▸ ВЫБРАННЫЙ ОТРЫВОК:
········

В «Обломове» Гончаров перечислил, очевидно, лишь малую часть исполнительского репертуара Аннушки. Несомненно, в запасе у нее было бесчисленное множество не только сказок, но и песен, поговорок, былин. Следует помнить, что Симбирская губерния в XIX века была одна из самых «фольклорных». Известно, что «Собрание народных песен П. В. Киреевского[41]» в значительной его части составляет именно материал, собранный в Симбирской губернии поэтом Н. М. Языковым[42] и его родственниками. Сам Симбирск, население которого в середине XIX века составляло всего двадцать четыре тысячи человек, был городом хотя и губернским, но — в указанном отношении — не потерявшим еще связей с деревенской округой. Достаточно сказать, что большую часть песен семья Языковых собрала в своем собственном доме, от дворовых и крепостных. Такова была фольклорная атмосфера в обычном дворянском доме Симбирска. Такова же она была, очевидно, и в стоящем недалеко от дома Языковых купеческом доме Гончаровых, где главную роль для будущего писателя играла, конечно же, его няня.

········

▸ СТРОКИ ДЛЯ РАБОТЫ:
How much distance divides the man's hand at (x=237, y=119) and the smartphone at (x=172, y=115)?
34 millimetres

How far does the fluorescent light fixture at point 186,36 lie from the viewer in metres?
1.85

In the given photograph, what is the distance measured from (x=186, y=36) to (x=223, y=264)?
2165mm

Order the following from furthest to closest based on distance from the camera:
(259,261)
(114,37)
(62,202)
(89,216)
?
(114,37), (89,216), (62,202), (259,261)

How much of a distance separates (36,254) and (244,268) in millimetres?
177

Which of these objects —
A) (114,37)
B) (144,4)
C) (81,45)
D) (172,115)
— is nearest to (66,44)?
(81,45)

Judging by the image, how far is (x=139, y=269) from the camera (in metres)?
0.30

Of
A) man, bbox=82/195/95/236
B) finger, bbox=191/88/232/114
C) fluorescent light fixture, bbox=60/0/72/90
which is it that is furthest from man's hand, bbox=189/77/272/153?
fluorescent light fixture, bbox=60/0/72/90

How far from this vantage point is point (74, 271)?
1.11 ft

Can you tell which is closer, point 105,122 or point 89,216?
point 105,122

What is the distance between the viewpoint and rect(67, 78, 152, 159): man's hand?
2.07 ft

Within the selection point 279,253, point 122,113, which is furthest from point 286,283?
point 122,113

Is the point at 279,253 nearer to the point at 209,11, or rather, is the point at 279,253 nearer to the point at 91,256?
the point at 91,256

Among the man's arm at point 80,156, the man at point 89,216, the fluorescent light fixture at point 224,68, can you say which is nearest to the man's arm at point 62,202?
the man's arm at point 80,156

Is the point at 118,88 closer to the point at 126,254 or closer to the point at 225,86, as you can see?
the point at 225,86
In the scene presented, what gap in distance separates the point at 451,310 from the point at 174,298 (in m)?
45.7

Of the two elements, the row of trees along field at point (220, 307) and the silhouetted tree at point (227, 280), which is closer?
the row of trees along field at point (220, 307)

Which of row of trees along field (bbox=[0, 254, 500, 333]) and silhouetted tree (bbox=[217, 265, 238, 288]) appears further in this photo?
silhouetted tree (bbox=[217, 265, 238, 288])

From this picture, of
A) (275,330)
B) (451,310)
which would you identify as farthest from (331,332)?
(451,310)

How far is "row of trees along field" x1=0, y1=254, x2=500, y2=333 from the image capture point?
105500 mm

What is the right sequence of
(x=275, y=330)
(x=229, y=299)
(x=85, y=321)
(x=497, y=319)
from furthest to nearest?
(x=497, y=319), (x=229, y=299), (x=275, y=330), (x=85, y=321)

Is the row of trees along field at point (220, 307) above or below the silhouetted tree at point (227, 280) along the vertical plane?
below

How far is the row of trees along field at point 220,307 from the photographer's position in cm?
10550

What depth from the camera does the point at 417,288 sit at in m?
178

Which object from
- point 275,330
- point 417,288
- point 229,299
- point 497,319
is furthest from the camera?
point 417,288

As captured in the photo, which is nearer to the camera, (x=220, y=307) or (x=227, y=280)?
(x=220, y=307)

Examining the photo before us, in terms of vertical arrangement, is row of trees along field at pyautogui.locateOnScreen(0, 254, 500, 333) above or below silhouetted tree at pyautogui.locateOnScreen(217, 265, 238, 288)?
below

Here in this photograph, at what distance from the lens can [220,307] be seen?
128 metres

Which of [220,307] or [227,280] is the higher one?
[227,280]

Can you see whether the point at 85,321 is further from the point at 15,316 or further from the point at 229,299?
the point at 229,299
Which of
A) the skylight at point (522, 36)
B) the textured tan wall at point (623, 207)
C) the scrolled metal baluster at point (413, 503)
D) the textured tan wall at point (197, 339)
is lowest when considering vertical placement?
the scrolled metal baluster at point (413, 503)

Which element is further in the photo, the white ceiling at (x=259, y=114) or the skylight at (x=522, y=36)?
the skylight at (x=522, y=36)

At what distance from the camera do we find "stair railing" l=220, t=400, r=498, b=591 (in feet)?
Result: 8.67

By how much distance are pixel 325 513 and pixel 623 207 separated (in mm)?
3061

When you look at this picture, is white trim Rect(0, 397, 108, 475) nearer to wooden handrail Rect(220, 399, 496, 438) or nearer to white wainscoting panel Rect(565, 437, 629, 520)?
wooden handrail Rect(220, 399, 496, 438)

········

▸ ПОСТАВЛЕННЫЕ ЗАДАЧИ:
[A] Каким было население Симбирска в середине XIX века, согласно отрывку?
[B] Воспроизведите без изменений часть строк: начните со строки, в которой есть «Which object from», и закончите самой последней строкой. Обе границы включите.
Отрывок и строки взяты из разных источников.

▸ РЕШЕНИЯ ЗАДАЧ:
[A] Всего двадцать четыре тысячи человек.

[B]
Which object from
- point 275,330
- point 417,288
- point 229,299
- point 497,319
is furthest from the camera?
point 417,288

As captured in the photo, which is nearer to the camera, (x=220, y=307) or (x=227, y=280)?
(x=220, y=307)

Examining the photo before us, in terms of vertical arrangement, is row of trees along field at pyautogui.locateOnScreen(0, 254, 500, 333) above or below silhouetted tree at pyautogui.locateOnScreen(217, 265, 238, 288)?
below

Here in this photograph, at what distance from the lens can [220,307] be seen?
128 metres

Which of [220,307] or [227,280] is the higher one?
[227,280]

Can you see whether the point at 85,321 is further from the point at 15,316 or further from the point at 229,299?
the point at 229,299
Which of
A) the skylight at point (522, 36)
B) the textured tan wall at point (623, 207)
C) the scrolled metal baluster at point (413, 503)
D) the textured tan wall at point (197, 339)
is lowest when considering vertical placement?
the scrolled metal baluster at point (413, 503)

Which element is further in the photo, the white ceiling at (x=259, y=114) or the skylight at (x=522, y=36)?
the skylight at (x=522, y=36)

At what distance from the camera do we find "stair railing" l=220, t=400, r=498, b=591 (in feet)?
Result: 8.67

By how much distance are pixel 325 513 and pixel 623 207 separated (in mm)?
3061

When you look at this picture, is white trim Rect(0, 397, 108, 475) nearer to wooden handrail Rect(220, 399, 496, 438) or nearer to white wainscoting panel Rect(565, 437, 629, 520)?
wooden handrail Rect(220, 399, 496, 438)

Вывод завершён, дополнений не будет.